The evolution of deformation twinning microstructures in random face-centered cubic solid solutions

Abstract

The varied atomic arrangements in face-centered cubic (FCC) solid solutions introduce atomic-scale fluctuations to their energy landscapes that influence the operation of dislocation-mediated deformation mechanisms. These effects are particularly pronounced in concentrated systems, which are of considerable interest to the community. Here, we examine the effect of local fluctuations in planar fault energies on the evolution of deformation twinning microstructures in randomly arranged FCC solid solutions. Our approach leverages the kinetic Monte Carlo (kMC) method to provide kinetically weighted predictions for competition between two processes: deformation twin nucleation and deformation twin thickening.

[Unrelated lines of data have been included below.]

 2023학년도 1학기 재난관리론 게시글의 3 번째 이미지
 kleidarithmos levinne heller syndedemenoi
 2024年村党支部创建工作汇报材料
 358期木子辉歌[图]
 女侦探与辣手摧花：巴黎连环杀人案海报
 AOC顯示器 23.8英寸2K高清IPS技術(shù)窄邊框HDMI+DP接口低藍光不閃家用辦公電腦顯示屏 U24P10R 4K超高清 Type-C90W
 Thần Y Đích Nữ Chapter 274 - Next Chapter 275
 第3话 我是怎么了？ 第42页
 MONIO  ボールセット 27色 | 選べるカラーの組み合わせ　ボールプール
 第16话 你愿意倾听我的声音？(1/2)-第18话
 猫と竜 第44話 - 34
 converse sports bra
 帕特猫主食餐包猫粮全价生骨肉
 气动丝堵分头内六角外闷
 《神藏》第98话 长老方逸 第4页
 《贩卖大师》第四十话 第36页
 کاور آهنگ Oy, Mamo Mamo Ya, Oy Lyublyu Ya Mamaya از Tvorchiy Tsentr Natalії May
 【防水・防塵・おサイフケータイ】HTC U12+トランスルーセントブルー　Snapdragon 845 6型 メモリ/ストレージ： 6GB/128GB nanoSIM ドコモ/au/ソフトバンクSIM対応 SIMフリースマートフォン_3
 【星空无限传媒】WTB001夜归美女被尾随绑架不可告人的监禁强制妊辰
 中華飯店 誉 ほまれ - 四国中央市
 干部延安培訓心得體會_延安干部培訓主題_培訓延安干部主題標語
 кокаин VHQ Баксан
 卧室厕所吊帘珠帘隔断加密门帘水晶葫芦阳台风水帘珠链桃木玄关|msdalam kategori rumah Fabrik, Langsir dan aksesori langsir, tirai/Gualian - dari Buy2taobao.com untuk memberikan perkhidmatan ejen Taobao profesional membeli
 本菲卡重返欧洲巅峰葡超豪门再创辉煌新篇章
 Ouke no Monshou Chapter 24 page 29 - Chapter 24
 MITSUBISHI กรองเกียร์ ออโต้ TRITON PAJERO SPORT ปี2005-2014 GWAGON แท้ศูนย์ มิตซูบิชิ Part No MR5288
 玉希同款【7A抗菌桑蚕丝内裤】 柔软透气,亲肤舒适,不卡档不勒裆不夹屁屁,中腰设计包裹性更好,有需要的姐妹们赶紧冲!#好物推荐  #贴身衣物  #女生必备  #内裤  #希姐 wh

The kinetic barriers underpinning each process are drawn from the statistics of planar fault energies, which are locally sampled using molecular statics methods. kMC results show an increase in the fault number densities of solid solutions relative to a homogenized reference, which is found to be driven by the fluctuations in planar fault energies. Based on kMC relations, an effective barrier model is derived to predict the competition between deformation twinning nucleation and thickening processes under a fluctuating planar fault energy landscape. A key result from this model is a measurement of the length-scale over which the influence of local fluctuations in planar fault energies diminish and nucleation/thickening-dominated behaviors converge to bulk predictions. More broadly, the tools developed in this study enable examination of the influence of chemistry and length-scale on the evolution of deformation twinning mechanisms in FCC solid solutions.